**Opdracht 1:**
Geef voor elk van de volgende beweringen aan of die overeenkomt met het fragment over de geweigerde vergunning: (a) het college weigerde de vergunning op 2 augustus 2018; (b) het bezwaar werd niet-ontvankelijk verklaard omdat het te laat was ingediend; (c) de rechtbank Gelderland verklaarde het beroep gegrond. Antwoord telkens met ja of nee en citeer letterlijk de doorslaggevende woorden uit het fragment.
**Opdracht 2:**
Schrijf graag een stuk van het fragment over de geweigerde vergunning letterlijk over, te beginnen bij "Weigering vergunning voor" en doorlopend tot en met "hoger beroep instelde.".

**Aangeleverd fragment:**
=-=-=

ECLI:NL:RVS:2020:207

Raad van State

Datum uitspraak
22 januari 2020
Publicatiedatum
22 januari 2020
Zaaknummer
201904872/1/A3
Instantie
Raad van State
Type
Uitspraak
Rechtsgebied
Bestuursrecht
Procedures
  • Hoger beroep
Rechters
  • E. Steendijk
Vindplaatsen
  • Rechtspraak.nl
AI samenvatting door LexboostAutomatisch gegenereerd

Weigering vergunning voor omzetten zelfstandige woonruimte in onzelfstandige wooneenheden

In deze zaak gaat het om het hoger beroep van [appellant] tegen de uitspraak van de rechtbank Gelderland van 28 mei 2019. Het college van burgemeester en wethouders van Nijmegen had op 2 augustus 2018 geweigerd om aan [appellant] een vergunning te verlenen voor het omzetten van zelfstandige woonruimte in twee onzelfstandige wooneenheden voor drie personen. Na het indienen van bezwaar door [appellant] op 5 augustus 2018, verklaarde het college dit bezwaar op 27 september 2018 niet-ontvankelijk, omdat [appellant] zijn bezwaarschrift niet had ondertekend. De rechtbank Gelderland verklaarde het beroep van [appellant] ongegrond, waarna hij hoger beroep instelde.

=-=-=

**Aangeleverde records:**
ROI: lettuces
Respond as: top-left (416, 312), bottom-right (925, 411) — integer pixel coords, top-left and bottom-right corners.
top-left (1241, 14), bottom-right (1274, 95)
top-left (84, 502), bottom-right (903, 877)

=-=-=

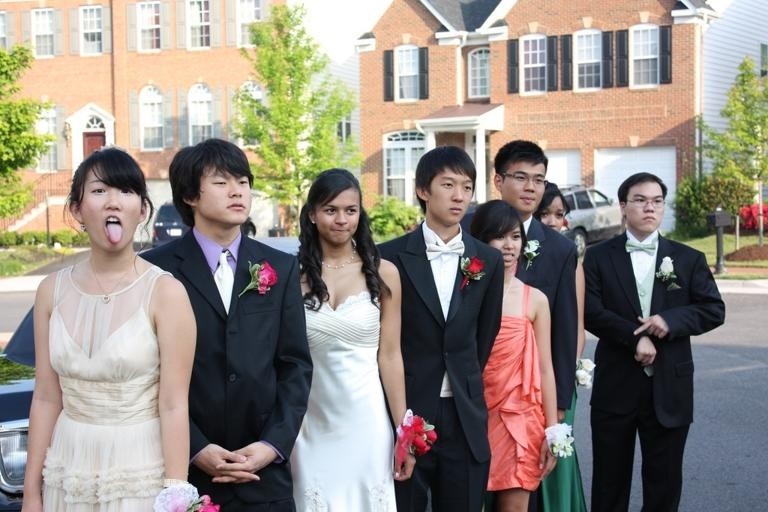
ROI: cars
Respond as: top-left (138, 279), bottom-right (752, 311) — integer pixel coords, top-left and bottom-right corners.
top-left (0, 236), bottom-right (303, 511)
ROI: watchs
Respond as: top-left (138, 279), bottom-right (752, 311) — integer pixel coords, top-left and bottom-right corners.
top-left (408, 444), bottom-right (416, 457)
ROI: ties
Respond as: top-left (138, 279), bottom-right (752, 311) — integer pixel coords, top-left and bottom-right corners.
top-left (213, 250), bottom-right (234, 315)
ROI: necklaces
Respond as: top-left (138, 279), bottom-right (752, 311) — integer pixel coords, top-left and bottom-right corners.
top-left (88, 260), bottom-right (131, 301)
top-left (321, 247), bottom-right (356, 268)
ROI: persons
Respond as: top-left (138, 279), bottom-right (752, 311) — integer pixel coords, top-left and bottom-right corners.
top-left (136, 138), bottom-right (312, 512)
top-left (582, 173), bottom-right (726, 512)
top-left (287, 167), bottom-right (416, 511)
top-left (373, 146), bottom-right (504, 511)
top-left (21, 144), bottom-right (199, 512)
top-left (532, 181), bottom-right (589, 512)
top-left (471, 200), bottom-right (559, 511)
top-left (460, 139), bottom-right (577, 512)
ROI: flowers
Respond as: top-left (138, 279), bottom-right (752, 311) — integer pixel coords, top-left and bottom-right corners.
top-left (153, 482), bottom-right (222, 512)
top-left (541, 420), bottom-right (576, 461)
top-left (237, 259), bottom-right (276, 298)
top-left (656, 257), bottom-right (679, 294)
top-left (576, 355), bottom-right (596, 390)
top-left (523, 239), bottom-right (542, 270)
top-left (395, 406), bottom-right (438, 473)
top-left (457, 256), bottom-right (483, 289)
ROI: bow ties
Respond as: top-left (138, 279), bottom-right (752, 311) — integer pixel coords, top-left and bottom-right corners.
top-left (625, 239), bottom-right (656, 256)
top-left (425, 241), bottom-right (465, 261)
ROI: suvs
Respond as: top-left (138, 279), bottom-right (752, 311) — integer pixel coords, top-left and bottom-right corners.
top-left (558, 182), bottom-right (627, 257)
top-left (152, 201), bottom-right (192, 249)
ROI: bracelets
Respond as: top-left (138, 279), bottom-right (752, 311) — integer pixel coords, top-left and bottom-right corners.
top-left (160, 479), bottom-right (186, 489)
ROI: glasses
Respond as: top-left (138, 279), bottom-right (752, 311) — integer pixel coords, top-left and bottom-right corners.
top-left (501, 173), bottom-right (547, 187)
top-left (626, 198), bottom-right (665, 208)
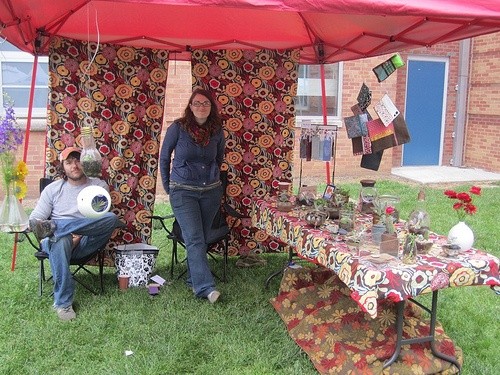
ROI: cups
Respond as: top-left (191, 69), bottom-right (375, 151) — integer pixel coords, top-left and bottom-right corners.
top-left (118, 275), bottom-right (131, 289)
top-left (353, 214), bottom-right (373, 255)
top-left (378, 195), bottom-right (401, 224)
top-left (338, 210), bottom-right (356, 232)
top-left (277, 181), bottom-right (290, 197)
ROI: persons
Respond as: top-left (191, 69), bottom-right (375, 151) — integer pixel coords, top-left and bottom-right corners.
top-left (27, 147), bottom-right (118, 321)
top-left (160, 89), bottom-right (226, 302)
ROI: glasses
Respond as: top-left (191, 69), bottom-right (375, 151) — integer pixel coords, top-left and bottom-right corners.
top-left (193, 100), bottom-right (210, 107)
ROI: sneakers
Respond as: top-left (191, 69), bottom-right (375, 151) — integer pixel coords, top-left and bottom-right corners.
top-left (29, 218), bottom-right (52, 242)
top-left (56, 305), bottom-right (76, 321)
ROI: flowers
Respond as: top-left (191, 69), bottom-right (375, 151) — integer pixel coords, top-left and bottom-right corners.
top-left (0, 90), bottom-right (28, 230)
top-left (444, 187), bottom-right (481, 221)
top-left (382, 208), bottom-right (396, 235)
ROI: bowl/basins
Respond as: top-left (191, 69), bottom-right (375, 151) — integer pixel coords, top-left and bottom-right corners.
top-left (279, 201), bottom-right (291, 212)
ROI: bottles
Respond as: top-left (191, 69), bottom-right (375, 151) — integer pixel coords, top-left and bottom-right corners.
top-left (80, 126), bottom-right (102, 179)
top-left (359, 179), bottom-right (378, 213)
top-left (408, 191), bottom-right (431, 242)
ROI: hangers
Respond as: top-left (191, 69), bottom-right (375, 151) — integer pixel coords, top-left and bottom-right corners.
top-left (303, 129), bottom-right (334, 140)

=-=-=

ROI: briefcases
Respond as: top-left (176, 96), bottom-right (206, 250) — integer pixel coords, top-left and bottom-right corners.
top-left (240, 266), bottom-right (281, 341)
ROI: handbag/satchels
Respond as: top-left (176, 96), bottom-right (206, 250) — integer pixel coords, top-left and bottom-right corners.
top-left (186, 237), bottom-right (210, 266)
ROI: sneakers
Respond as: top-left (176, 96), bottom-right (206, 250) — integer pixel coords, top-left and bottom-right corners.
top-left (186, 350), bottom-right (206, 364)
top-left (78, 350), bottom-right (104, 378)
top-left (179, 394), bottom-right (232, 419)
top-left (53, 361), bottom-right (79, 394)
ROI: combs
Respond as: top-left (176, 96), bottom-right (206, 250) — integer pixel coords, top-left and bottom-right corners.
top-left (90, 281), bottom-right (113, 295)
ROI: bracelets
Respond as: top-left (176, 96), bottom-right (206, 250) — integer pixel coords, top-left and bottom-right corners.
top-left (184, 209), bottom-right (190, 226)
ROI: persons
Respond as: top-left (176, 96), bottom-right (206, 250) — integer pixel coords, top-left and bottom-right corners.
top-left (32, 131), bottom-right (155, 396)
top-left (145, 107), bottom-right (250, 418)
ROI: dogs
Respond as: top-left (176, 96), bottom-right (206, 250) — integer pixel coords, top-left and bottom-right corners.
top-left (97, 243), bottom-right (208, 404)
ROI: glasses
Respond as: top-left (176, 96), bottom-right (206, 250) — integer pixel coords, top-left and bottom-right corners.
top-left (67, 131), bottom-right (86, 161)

=-=-=

**Schriftelijke uitwerking 1:**
(a) Ja: "had op 2 augustus 2018 geweigerd"
(b) Nee: "omdat [appellant] zijn bezwaarschrift niet had ondertekend"
(c) Nee: "verklaarde het beroep van [appellant] ongegrond"

**Schriftelijke uitwerking 2:**
Weigering vergunning voor omzetten zelfstandige woonruimte in onzelfstandige wooneenheden

In deze zaak gaat het om het hoger beroep van [appellant] tegen de uitspraak van de rechtbank Gelderland van 28 mei 2019. Het college van burgemeester en wethouders van Nijmegen had op 2 augustus 2018 geweigerd om aan [appellant] een vergunning te verlenen voor het omzetten van zelfstandige woonruimte in twee onzelfstandige wooneenheden voor drie personen. Na het indienen van bezwaar door [appellant] op 5 augustus 2018, verklaarde het college dit bezwaar op 27 september 2018 niet-ontvankelijk, omdat [appellant] zijn bezwaarschrift niet had ondertekend. De rechtbank Gelderland verklaarde het beroep van [appellant] ongegrond, waarna hij hoger beroep instelde.